### Rows of spatial question data:
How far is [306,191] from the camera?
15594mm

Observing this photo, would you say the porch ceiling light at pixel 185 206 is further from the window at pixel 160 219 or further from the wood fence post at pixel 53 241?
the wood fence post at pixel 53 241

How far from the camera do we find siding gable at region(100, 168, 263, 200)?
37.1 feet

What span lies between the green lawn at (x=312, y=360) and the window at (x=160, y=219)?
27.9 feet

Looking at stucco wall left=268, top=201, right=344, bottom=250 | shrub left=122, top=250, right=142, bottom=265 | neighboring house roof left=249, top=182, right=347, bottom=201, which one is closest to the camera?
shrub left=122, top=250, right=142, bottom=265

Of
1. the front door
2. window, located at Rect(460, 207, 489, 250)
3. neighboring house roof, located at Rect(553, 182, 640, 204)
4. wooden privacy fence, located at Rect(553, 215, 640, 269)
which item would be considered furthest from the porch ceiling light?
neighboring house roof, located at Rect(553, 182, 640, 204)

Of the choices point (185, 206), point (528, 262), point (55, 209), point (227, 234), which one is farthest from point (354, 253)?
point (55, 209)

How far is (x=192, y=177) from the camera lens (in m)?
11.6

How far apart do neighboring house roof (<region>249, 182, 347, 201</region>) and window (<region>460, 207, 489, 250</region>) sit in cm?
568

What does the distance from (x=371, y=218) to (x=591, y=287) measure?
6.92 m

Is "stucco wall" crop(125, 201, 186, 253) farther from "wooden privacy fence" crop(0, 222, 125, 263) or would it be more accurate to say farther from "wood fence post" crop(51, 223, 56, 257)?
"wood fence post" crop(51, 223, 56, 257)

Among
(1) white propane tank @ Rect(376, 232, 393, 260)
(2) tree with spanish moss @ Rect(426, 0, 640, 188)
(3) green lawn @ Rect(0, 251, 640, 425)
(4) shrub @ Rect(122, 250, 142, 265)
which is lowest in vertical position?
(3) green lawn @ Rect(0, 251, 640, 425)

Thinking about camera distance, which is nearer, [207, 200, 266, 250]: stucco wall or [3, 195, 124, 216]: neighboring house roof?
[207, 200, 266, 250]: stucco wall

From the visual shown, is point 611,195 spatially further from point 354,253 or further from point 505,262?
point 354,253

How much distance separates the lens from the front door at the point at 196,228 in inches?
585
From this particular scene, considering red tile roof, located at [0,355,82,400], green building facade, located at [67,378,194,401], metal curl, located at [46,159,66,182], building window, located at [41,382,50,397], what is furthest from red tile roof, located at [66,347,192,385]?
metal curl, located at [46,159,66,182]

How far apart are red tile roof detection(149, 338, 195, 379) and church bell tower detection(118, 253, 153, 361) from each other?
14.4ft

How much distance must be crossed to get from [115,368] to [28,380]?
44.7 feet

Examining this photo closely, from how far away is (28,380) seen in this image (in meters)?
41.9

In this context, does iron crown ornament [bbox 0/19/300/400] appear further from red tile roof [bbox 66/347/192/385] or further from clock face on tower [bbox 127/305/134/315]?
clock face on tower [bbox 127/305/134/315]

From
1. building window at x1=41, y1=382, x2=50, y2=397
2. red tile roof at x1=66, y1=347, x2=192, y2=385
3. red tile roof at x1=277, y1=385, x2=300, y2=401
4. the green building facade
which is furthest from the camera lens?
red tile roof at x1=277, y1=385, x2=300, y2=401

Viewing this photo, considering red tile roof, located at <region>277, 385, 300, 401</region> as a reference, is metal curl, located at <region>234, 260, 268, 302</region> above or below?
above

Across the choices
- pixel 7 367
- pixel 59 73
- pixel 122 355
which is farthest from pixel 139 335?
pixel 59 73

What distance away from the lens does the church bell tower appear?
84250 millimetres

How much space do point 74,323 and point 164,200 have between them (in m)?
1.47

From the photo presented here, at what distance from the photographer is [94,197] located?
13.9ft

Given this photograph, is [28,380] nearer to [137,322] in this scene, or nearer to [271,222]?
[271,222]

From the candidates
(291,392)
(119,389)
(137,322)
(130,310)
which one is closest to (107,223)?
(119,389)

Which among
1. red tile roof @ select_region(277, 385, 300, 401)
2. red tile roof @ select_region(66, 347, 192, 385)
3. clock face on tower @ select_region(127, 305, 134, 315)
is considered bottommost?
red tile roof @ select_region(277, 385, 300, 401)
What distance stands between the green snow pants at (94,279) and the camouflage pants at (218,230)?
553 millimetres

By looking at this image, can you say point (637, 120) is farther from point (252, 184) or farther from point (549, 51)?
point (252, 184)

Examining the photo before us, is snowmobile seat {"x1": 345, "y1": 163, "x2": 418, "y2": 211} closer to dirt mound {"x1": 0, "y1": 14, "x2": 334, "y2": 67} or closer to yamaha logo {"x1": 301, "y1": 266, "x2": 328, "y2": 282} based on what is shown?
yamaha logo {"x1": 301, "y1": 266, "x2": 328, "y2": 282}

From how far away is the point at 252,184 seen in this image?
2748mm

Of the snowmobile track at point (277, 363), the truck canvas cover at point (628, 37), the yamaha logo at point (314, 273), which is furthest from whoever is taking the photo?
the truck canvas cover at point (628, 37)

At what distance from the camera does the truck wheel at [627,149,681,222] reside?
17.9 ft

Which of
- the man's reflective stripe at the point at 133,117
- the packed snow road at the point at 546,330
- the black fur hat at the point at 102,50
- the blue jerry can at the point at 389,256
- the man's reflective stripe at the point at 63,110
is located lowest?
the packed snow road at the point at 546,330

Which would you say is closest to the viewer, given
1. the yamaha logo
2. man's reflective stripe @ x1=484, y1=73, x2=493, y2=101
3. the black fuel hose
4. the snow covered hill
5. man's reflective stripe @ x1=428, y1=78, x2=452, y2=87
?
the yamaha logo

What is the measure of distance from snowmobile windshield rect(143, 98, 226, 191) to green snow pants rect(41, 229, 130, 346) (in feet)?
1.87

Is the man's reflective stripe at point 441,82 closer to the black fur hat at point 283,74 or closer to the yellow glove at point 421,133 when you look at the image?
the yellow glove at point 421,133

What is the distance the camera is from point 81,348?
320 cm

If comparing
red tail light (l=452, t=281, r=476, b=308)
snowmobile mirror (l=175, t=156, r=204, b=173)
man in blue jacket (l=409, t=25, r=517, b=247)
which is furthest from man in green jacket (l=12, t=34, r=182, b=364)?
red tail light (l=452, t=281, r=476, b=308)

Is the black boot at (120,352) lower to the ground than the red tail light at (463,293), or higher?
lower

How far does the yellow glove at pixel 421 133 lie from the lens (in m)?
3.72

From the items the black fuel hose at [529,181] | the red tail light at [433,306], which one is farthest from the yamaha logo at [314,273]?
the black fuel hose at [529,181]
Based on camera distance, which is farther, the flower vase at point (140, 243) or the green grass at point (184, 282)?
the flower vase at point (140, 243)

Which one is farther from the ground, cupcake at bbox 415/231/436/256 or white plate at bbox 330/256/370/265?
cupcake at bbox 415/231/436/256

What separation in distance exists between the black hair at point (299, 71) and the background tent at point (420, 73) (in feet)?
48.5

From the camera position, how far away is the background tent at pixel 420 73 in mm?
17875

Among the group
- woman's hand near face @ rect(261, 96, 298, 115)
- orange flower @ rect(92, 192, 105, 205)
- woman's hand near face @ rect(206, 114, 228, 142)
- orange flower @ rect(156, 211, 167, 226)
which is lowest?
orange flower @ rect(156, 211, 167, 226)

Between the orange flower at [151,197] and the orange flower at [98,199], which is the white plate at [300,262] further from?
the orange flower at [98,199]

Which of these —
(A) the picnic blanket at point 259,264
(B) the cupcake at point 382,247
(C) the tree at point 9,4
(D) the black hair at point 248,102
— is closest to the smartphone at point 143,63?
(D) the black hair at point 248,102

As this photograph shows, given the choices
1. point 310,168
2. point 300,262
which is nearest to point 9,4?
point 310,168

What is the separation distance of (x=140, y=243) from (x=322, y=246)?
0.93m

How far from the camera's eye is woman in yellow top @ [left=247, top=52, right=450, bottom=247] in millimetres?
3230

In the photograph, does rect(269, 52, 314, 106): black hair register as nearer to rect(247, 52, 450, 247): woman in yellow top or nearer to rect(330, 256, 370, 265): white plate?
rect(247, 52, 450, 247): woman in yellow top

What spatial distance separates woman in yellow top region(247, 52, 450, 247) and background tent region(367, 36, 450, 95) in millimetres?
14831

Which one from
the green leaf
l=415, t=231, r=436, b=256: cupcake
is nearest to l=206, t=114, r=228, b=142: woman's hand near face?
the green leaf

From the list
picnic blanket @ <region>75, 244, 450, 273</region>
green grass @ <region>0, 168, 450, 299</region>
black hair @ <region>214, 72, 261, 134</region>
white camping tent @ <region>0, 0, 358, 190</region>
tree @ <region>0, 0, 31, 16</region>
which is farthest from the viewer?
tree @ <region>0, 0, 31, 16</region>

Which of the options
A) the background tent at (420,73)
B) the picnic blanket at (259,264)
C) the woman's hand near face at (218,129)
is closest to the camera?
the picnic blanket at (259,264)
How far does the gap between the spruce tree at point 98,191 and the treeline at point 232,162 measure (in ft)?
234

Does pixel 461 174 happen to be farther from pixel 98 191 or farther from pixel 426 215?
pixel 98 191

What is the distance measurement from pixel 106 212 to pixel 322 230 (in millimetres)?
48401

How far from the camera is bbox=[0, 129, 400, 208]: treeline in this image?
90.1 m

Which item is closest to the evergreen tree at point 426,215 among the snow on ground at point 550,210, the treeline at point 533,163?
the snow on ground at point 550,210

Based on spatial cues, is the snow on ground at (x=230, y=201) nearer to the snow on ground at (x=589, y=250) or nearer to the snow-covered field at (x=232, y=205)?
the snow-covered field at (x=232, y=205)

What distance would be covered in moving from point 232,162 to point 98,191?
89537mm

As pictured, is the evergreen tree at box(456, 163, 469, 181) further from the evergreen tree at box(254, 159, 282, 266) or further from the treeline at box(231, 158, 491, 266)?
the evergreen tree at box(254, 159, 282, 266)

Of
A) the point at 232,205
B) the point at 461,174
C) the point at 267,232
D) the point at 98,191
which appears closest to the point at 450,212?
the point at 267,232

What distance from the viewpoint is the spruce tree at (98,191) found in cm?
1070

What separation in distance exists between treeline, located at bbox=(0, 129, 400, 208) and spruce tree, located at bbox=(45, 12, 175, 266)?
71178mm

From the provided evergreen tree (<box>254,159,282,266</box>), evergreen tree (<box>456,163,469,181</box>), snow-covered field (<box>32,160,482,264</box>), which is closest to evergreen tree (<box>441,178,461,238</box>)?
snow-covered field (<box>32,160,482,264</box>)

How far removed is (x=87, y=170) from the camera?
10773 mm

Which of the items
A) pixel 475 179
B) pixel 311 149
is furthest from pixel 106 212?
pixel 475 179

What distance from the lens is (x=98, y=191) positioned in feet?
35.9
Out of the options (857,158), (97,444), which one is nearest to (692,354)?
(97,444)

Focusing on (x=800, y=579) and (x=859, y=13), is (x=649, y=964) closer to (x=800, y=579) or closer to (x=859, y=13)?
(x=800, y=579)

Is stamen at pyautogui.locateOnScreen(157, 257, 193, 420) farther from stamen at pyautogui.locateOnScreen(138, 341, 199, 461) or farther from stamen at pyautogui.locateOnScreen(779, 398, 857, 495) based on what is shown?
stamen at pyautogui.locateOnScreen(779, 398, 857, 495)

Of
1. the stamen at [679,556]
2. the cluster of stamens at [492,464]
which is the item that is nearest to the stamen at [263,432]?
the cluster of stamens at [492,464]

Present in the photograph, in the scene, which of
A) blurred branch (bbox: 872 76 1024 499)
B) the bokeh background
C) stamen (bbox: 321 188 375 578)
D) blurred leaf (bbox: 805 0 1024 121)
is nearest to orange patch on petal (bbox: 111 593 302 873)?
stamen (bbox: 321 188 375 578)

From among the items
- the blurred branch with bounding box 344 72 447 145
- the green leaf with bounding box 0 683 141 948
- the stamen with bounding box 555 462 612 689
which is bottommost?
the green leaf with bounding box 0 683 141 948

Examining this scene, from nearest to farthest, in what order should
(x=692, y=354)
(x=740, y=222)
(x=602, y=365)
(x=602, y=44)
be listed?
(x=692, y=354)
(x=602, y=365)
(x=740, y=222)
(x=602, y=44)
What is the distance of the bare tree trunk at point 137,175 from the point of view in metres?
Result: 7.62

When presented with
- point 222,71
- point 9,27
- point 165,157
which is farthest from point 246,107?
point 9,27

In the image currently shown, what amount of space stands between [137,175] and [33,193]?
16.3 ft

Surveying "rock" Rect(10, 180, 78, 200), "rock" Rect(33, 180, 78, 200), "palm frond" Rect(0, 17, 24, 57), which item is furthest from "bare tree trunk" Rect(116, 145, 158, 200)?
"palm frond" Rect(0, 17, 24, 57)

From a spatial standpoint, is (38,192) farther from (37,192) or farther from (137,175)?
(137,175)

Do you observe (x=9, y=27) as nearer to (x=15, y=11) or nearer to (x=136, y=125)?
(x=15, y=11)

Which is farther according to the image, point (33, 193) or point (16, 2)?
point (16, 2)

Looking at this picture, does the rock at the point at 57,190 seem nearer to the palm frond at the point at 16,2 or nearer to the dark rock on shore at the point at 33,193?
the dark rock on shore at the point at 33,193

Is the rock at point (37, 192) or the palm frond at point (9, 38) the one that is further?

### Objective:
Return every line from the one holding "From a spatial" through the end of the data, exactly as it appears, with both ends kept and nothing else.

### Reply:
From a spatial standpoint, is (38,192) farther from (37,192) or farther from (137,175)?
(137,175)

Do you observe (x=9, y=27) as nearer to (x=15, y=11) or nearer to (x=136, y=125)?
(x=15, y=11)

Which is farther according to the image, point (33, 193) or point (16, 2)?
point (16, 2)

Looking at this picture, does the rock at the point at 57,190 seem nearer to the palm frond at the point at 16,2 or nearer to the dark rock on shore at the point at 33,193?
the dark rock on shore at the point at 33,193

Is the rock at point (37, 192) or the palm frond at point (9, 38) the one that is further?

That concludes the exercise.